« Quoi? toujours il me manquera
Quelqu'un de ce peuple
imbécile!
Toujours le loup m'en gobera !
J'aurai beau les compter! Ils étaient plus de mille,
Et m'ont laissé
ravir notre pauvre Robin ;
Robin mouton, qui par la ville
Me suivait pour
un peu de pain,
Et qui m'aurait suivi jusques au bout du monde.
Hélas! de ma musette il entendait le son;
Il me sentait venir de cent pas à la ronde.
Ah! le pauvre Robin mouton! »
Quand Guillot eut fini cette oraison
funèbre,
Et rendu de Robin la mémoire célèbre,
Il harangua tout le
troupeau,
Les chefs, la multitude, et jusqu'au moindre agneau,
Les
conjurant de tenir ferme:
Cela seul suffirait pour écarter les loups.

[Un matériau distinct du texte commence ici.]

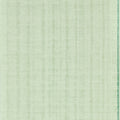 Papyrus Kasuri Seaglass and Emerald Wallpaper by Harlequin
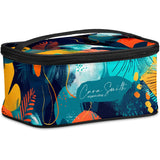 Hoppla Betty Toiletry Bag BLACK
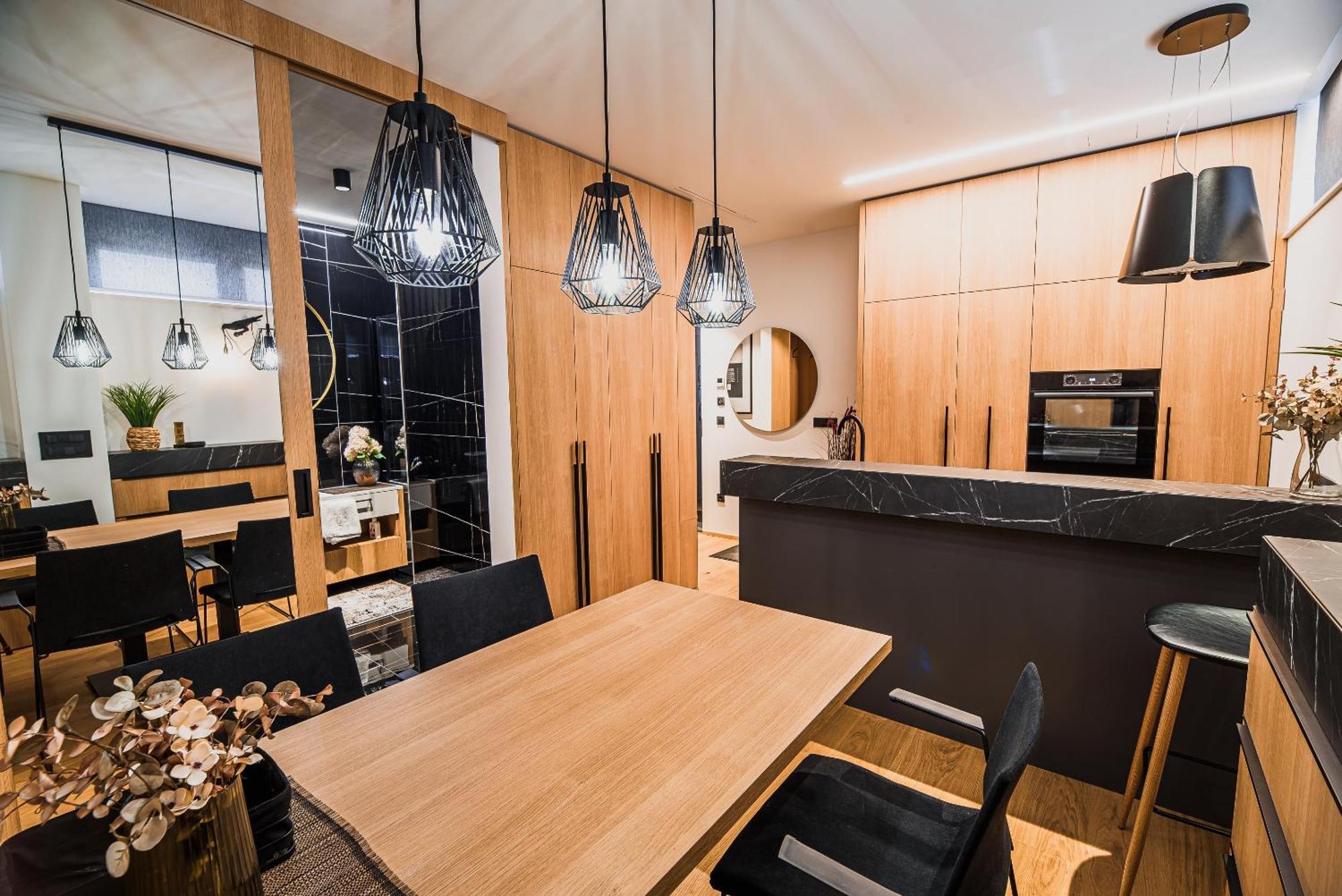 Apartments Slavec With Free Onsite Parking Kranjska Gora Exterior foto
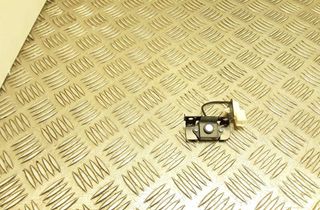 MAZDA 6 GJ (2012-2024) Микрофон 2901490030 32978505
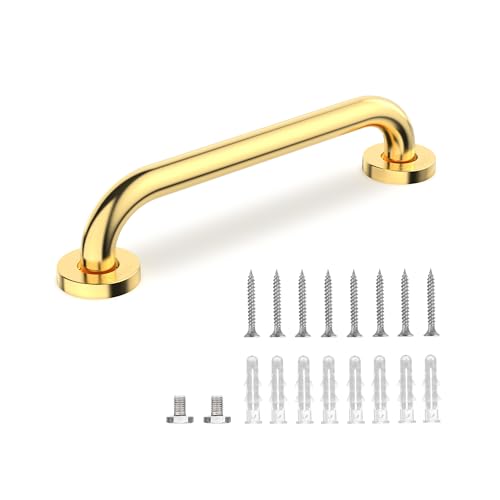 MFE oX^uƃV[p肷-24C` S[h nfBLbv oX[S肷 җp - ǃVjAXeXX`[[nh AgCAALb`AQAXebvp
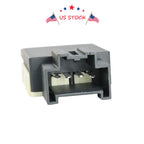Brake Light Switch for Chevy GMC Cadillac (2007-2011)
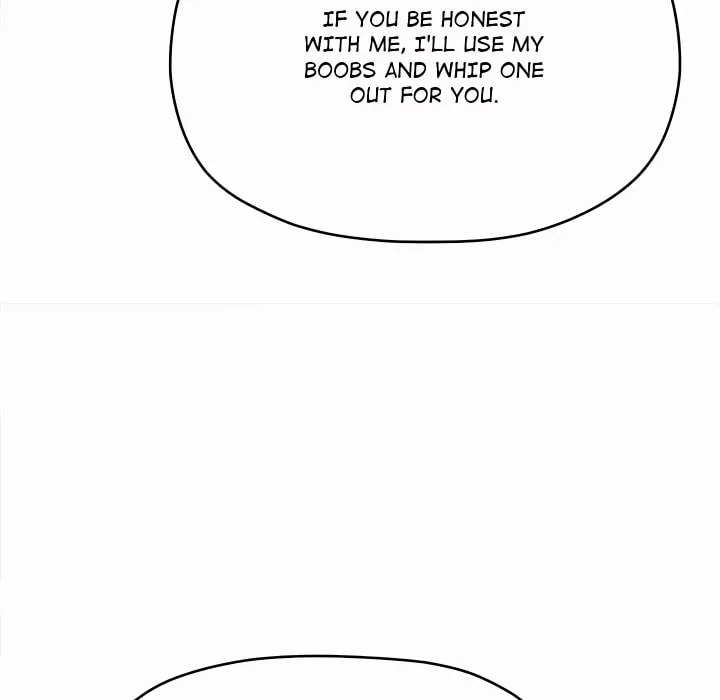Someone Stop Her! Chapter 96 page 173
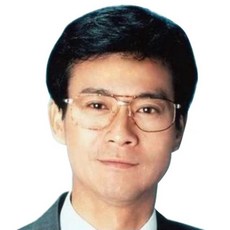 남자가발 중년 가발 남자 남성 리얼머리카락 단발 리얼사람머리카락 두건 jiafa, T06-100리얼머리카락 자연스러운블랙 손뜨개 헤어 바느질, 기본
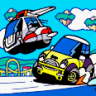 Road Trip: Shifting Gears | Gadget Racers | Choro Q Advance 2 (Game Boy Advance)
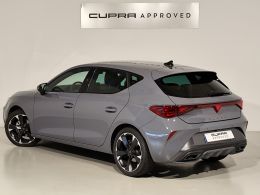 imagen swiper vehículo 2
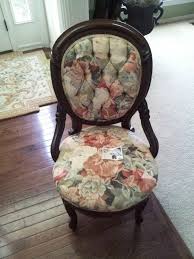 Antique Parlor Chairs Ideas On Foter Parlor Chair Victorian Chair Chair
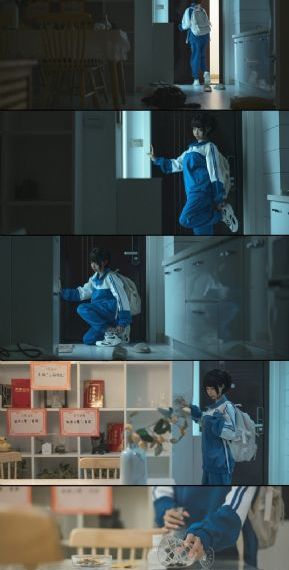 巜生殖按摩高清伦理_午夜激情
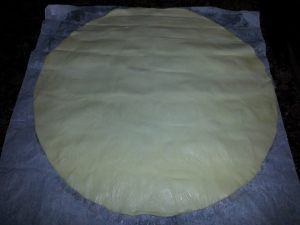 10801826_842404832471672_1489020520051089610_n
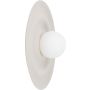 Wandleuchte ONDA 11409 1x8W/G9 IP20 von TK Lighting
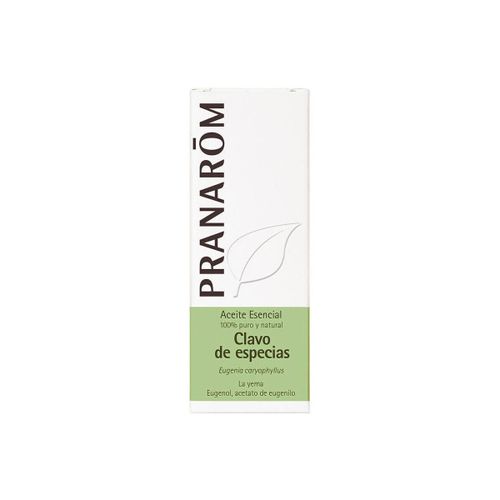 Bougies, diffuseurs Huile Essentielle épice Clou De Girofle - Pranarôm - Modalova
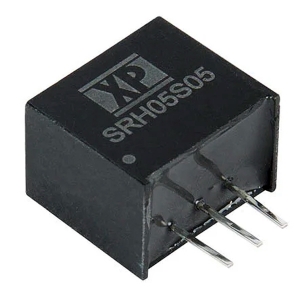 SRH05 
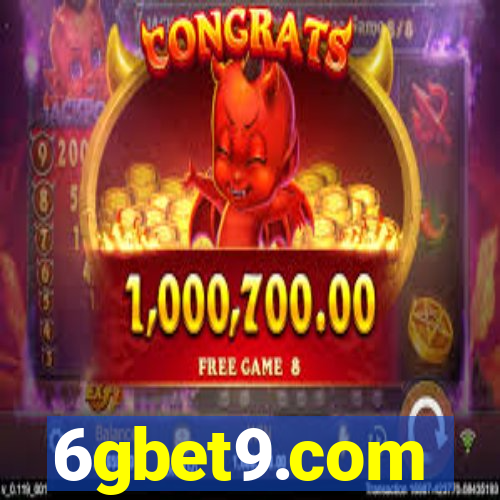6gbet9.com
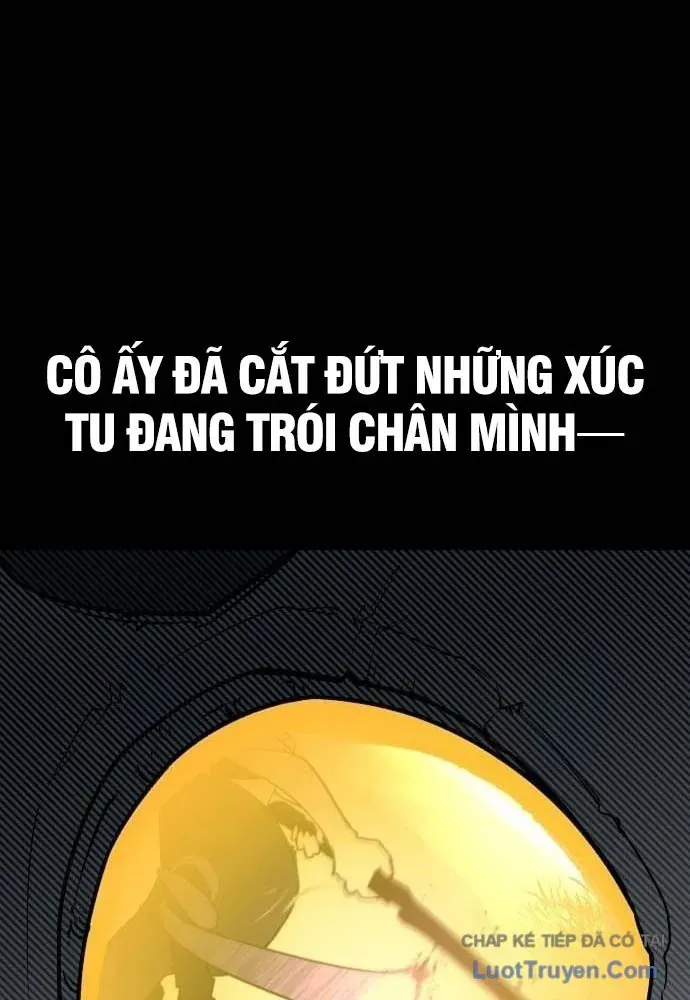 Ma Vương Dẫn Dắt Dũng Giả Chap 3 - Next Chap 2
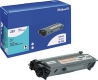 Pelikan Toner 1259 HC ersetzt brother TN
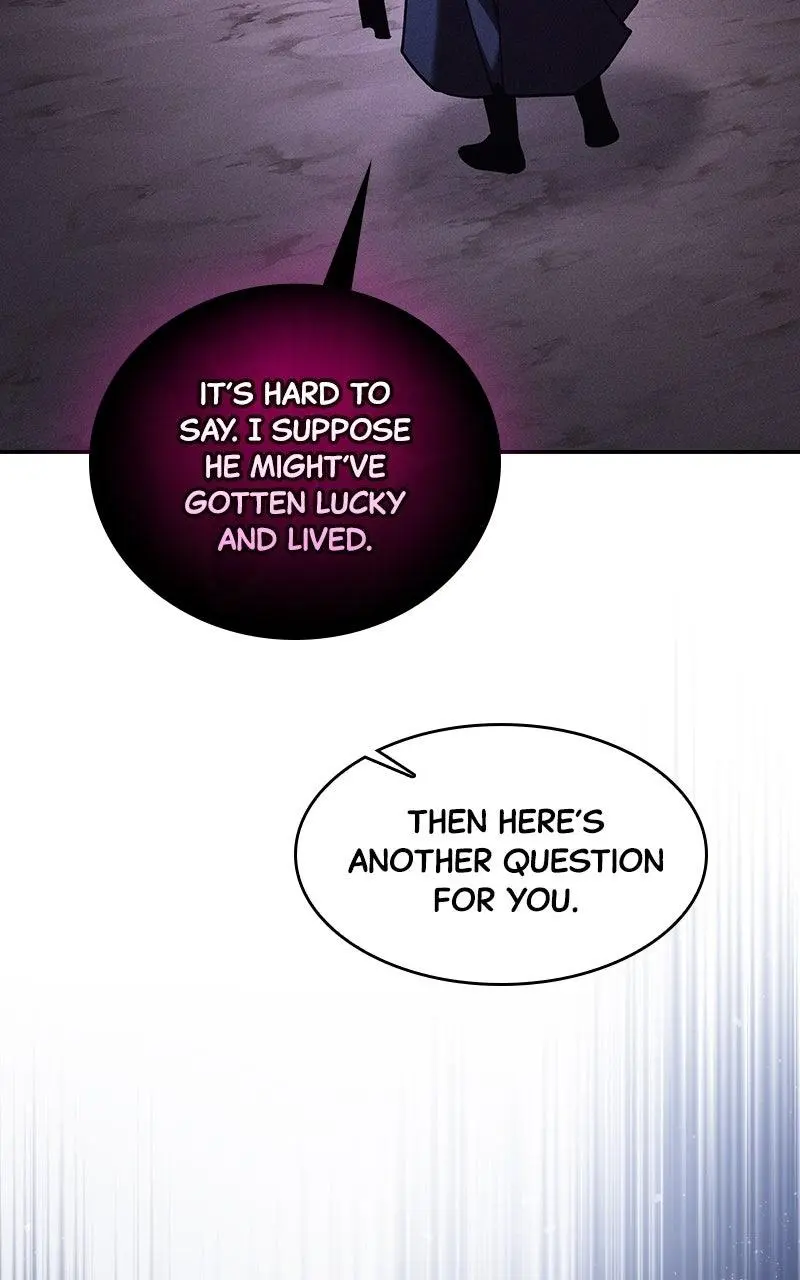 Read Academys Genius Swordmaster - Chapter 128 - w4.academysgeniusswordmaster.us | Image 6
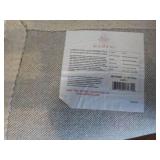 Momeni Metro Collection 40" x 62" R... Momeni Metro Collection 40" x 62" R...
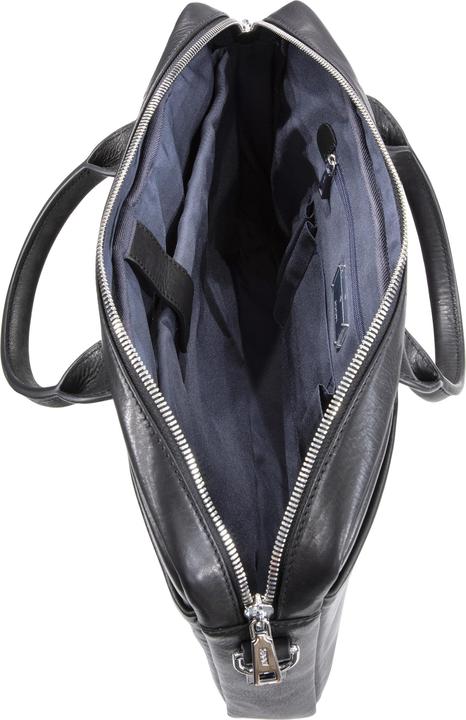 Immagine prodotto Joop! briefbag shz loreto Pandion (14.96")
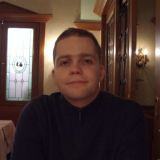 Profilfoto von Sven Schirmer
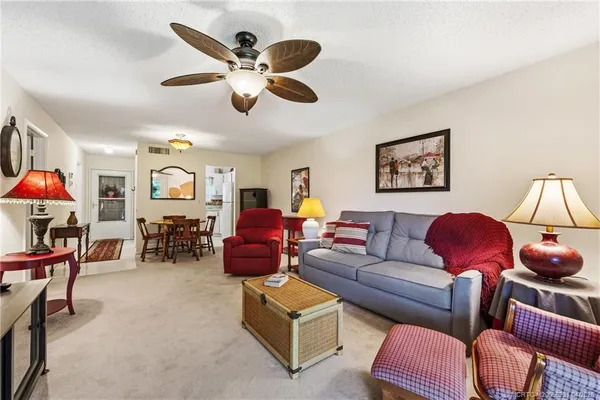 $66,500 | 1955 Southwest Palm City Road, Unit I, Stuart, FL 34994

Foi de peuple d'honneur, ils lui promirent tous
De ne bouger non plus
qu'un terme.
« Nous voulons, dirent-ils, étouffer le glouton
Qui nous a pris Robin
mouton. »
Chacun en répond sur sa tête.
Guillot les crut et leur fit fête.
Cependant, devant qu'il fût nuit,
Il arriva nouvel encombre.
Un loup parut: tout le troupeau s'enfuit.
Ce n'était pas un loup, ce n'en était que l'ombre.
Haranguez de méchants soldats:
Ils promettront de faire
rage;
Mais, au moindre danger, adieu tout leur courage;
Votre exemple et vos cris ne les retiendront pas.